Daniel lui-même dit à plusieurs reprises qu'il ne comprend
rien aux visions qui lui sont données (7,15,28 ; 8,27 ; 12,8) et
que tout ça le rend malade (25).
L'Apocalyspe est la réplique de Daniel
au début de l'ère chrétienne. Elle est écrite
à l'époque de la terrible persécution de Domitien
contre les premiers chrétiens. Saint Jean revit, et jusque dans
les termes qu'il emploie, les épreuves qu'ont connues les Juifs
aux temps d'Antiochus. Comme Daniel, il entrevoit la délivrance
et son regard bondit au-delà des luttes au milieu desquelles il
est plongé, jusqu'au déroulement de l'histoire de l'Eglise,
jusqu'à sa consommation à la fin des temps. Ecrit de circonstance,
destiné à relever et à raffermir le moral des chrétiens,
qui pourrait être ébranlé par l'épreuve : "
Ayez confiance, j'ai vaincu le monde ! " Epopée de l'espérance
chrétienne ; chant de victoire de l'Eglise persécutée.
Inutile de chercher dans les visions de L'Apocalyspe une succession
de périodes historiques : elles représentent la même
réalité sous des images différentes.

++++++

Poursuivez le texte sur Daniel et l'Apocalypse, en reprenant juste après sa dernière phrase.

DONNÉES BRUTES.
++++++

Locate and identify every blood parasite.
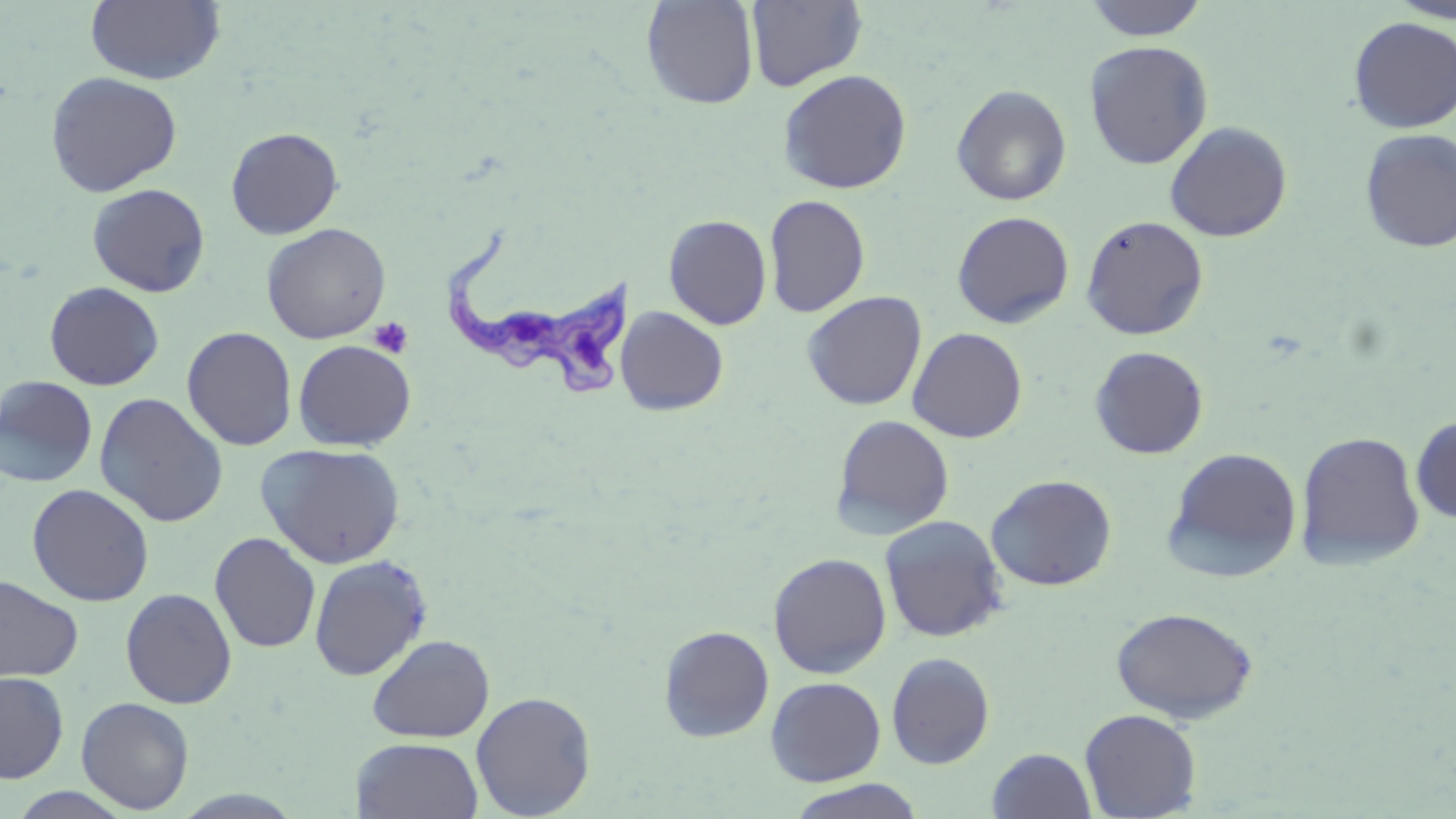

++++++

RÉSULTAT.
" La Bête " et toutes les autres représentations
du même type, c'est évidemment l'empire romain, à ce
moment persécuteur des chrétiens ; mais c'est aussi , tous
les persécuteurs de l'avenir, et par-dessus tout Satan, l'adversaire
par excellence du Christ et de son Eglise. Les tremblements de terre, les
phénomènes qui se produisent dans le soleil et la lune, la
chute des étoiles, l'écroulement des collines et des montagnes,
etc... : il faut savoir que ce sont des lieux communs de la littérature
apocalyptique et même de la littérature prophétique
en Orient. Toutes ces images à profusion signifient la même
chose : Dieu ne laissera pas les crimes impunis, le châtiment s'abattra
sur les persécuteurs. On retrouve cette imagerie chez tous les prophètes.
Vous pensez bien que de telles catastrophes, prises littéralement,
atteignant par leur nature même les innocents et les coupables, il
est ridicule d'y voir des manifestations de la " colère de Dieu
"... (26).
Revenons maintenant aux calculs de Russell et de Rutherford.
Russell a prédit que 1914 serait l'année
du retour du Christ sur la terre et de la restauration du royaume théocratique.
Rutherford, devant l'évidence que rien ne s'était produit,
a affirmé qu'en 1914 le Christ était bien revenu sur terre,
mais de façon invisible, sensible aux seuls Témoins de Jéhovah.
Pourquoi 1914 ?
D'abord une affirmation gratuite : la domination théocratique
de Jéhovah, abolie par la déportation des Juifs à
Babylone au temps de Nabuchodonosor, sera rétablie - en interprétant
un chiffre de Daniel - au bout de " sept temps ".
Puis une deuxième affirmation gratuite : un "
temps " de Daniel équivaut à une année symbolique
; les " sept temps " de Daniel équivalent donc à 84
mois de 30 jours, soit 2.520 jours ; un " jour " de Daniel c'est
une de nos années. Donc il s'agit de 2.520 de nos années.
Enfin une erreur historique : le point de départ
(la déportation) est fixé à l'année 607 avant
Jésus-Christ (en fait la déportation a eu lieu en 587-586).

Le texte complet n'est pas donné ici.